• The task
Show each line of the records in which the word "located" appears.
>>
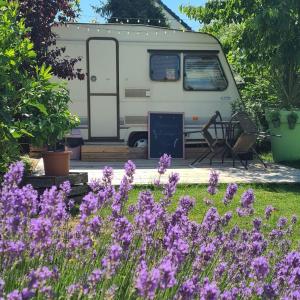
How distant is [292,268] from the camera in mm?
2486

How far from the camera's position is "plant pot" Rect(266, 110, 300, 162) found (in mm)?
10070

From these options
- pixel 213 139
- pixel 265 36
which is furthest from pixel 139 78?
pixel 265 36

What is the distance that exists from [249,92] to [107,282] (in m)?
10.4

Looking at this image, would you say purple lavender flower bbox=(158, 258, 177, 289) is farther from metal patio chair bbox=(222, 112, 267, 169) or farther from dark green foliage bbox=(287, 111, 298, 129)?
dark green foliage bbox=(287, 111, 298, 129)

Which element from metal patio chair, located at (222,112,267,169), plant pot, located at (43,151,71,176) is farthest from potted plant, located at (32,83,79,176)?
metal patio chair, located at (222,112,267,169)

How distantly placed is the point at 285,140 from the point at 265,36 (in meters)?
2.02

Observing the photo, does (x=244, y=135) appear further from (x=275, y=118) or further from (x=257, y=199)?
(x=257, y=199)

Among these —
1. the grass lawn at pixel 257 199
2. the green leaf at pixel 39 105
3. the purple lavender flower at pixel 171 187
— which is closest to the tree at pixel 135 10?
the grass lawn at pixel 257 199

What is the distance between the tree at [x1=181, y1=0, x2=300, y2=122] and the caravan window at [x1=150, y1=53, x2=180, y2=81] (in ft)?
3.66

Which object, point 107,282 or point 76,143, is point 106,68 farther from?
point 107,282

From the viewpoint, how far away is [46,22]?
8.73 metres

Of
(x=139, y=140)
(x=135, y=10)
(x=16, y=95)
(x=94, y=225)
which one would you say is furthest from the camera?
(x=135, y=10)

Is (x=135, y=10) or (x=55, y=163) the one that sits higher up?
(x=135, y=10)

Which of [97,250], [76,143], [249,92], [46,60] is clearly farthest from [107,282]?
[249,92]
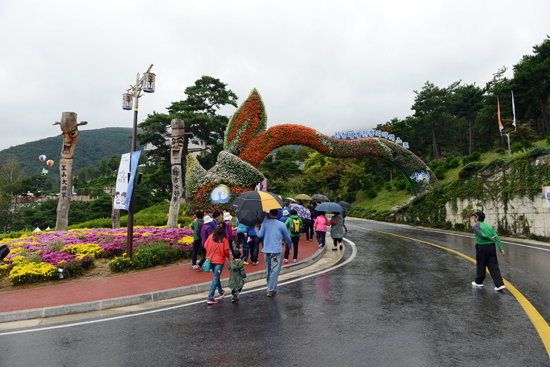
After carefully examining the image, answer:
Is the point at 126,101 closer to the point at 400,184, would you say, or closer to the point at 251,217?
the point at 251,217

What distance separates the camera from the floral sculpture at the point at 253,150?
19172 mm

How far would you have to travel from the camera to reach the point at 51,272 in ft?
27.7

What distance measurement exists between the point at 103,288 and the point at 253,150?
1480cm

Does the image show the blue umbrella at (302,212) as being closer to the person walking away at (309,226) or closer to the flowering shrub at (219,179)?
the person walking away at (309,226)

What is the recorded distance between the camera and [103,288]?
764cm

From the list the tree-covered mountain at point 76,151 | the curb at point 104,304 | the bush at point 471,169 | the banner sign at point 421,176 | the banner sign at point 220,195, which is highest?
the tree-covered mountain at point 76,151

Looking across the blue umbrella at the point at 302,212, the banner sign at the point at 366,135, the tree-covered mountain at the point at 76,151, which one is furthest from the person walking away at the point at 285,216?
the tree-covered mountain at the point at 76,151

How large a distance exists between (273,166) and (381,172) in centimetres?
1778

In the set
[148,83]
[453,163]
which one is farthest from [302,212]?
[453,163]

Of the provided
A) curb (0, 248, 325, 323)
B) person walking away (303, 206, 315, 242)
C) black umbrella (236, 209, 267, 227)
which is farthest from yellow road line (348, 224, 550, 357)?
person walking away (303, 206, 315, 242)

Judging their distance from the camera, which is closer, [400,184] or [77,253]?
[77,253]

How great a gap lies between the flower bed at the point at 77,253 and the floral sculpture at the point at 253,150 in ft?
20.8

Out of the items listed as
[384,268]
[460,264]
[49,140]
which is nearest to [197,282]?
[384,268]

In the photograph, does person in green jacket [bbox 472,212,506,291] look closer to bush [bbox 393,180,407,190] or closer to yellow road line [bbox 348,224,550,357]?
<<
• Answer to the problem
Which element from metal patio chair, located at (222,112,267,169), plant pot, located at (43,151,71,176) is farthest from potted plant, located at (32,83,79,176)?
metal patio chair, located at (222,112,267,169)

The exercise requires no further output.